Resident Artist's Work Included in Venice Biennale • Saturday February 9, 2013

Aboriginal artist Yhonnie Scarce’s work will be included in the exhibition Personal Structures, an official satellite project of the 55th Venice Biennale. Scarce was a resident artist at the Kluge-Ruhe Collection in September 2012. See details of her residency on our special projects page.

Personal Structures is a project initiated by Global Art Affairs, a Dutch non-profit that aims to heighten awareness about philosophical themes in contemporary art – particularly time, space and existence – and make these subjects more accessible to a wider international audience. In the Venice Biennale, Global Art Affairs focuses on current developments in the international art world and the assembly of artists with different cultural backgrounds in different stages of their careers. The exhibition is held at the Palazzo Bembo in Venice and runs for the entirety of the Biennale (June – November, 2013).

Scarce’s new work for Personal Structures is a freestanding sculpture installation of an acrylic coffin encasing 225 glass bush bananas. Each one commemorates a year of Australia’s colonization and the genocide of Indigenous peoples. This work, displayed as one mass grave, commemorates all who have died as a result of the continually present colonial condition.

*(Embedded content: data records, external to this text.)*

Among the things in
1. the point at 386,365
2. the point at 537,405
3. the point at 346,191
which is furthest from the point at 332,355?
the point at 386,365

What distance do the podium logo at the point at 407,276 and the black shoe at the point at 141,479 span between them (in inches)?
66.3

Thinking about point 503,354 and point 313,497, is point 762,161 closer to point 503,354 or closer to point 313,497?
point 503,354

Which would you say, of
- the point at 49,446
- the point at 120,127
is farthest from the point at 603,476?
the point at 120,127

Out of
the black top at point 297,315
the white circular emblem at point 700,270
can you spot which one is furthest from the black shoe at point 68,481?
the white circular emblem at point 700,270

Through research into her family’s experiences, Scarce’s glasswork engages with the issue of containment of Aboriginal people, including the forcible removal of these people from their land and the subsequent practice of eugenics. Scarce incorporates her personal histories and research with artifacts from the past, highlighting the legacy of issues related to white settlement in dialogue with the present.

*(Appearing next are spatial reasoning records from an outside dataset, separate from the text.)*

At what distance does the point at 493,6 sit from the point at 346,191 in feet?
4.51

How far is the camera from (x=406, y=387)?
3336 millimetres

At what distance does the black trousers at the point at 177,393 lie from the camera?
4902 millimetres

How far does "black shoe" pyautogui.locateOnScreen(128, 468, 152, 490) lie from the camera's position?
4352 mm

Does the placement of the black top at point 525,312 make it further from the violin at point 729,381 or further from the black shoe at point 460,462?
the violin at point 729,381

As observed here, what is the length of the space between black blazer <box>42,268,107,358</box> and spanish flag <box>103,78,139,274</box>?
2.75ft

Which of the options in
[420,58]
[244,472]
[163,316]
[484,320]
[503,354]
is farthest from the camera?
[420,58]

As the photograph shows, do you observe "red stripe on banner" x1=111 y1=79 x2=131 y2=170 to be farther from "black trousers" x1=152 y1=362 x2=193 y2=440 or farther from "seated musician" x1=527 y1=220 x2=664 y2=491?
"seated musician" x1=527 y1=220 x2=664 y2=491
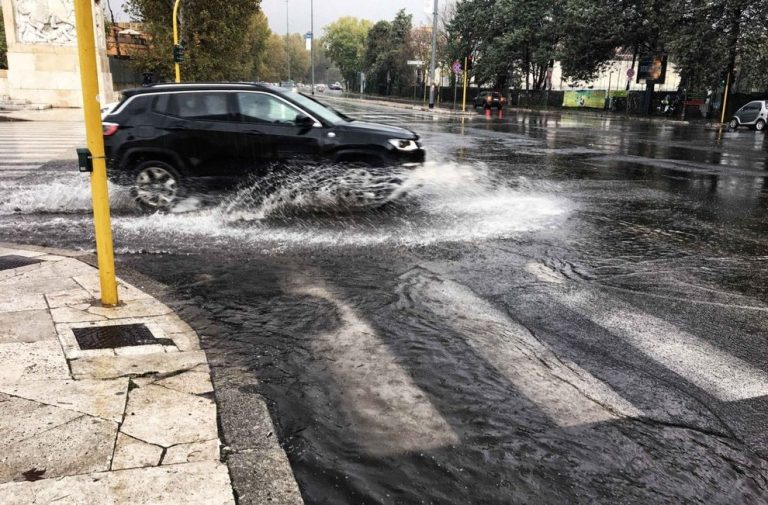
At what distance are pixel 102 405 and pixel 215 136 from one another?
19.6 feet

Scarce’s blown-glass Indigenous fruits and vegetables such as bush bananas, bush plums and long yams are metaphoric tools to represent Aboriginal people and their treatment over time. The glass is more than a mere material; the glass acts as a lens and a mirror, which both reflects and exposes the tragedies of Australia’s colonization. Often used to represent the body, the glass has a solid appearance yet is fragile and must be handled with care. Like archaeological objects, Scarce uses her work to tell stories and bear witness.

Previous artists invited to participate in Global Art Affairs exhibitions for the Biennale have included Marina Abramovic (RS), Carl Andre (US), Herman de Vries (NL), Toshikatsu Endo (JP), Johannes Girardoni (US), Peter Halley (US), Joseph Kosuth (US), Melissa Kretschmer (US), Lee Ufan (KR), Ma Jun (CN), Tony Matelli (US), Judy Millar (NZ), Tatsuo Miyajima (JP), Francois Morellet (FR), Hermann Nitsch (AT), Roman Opalka (FR), Thomas Pihl (NO), Miriam Prantl (AT), Andrew Putter (ZA), Arnulf Rainer (AT), Rene Rietmeyer (NL), Yuko Sakurai (JP), Sasaki (JP), SEO (KR), Lawrence Weiner (US), and Maik Wolf (DE).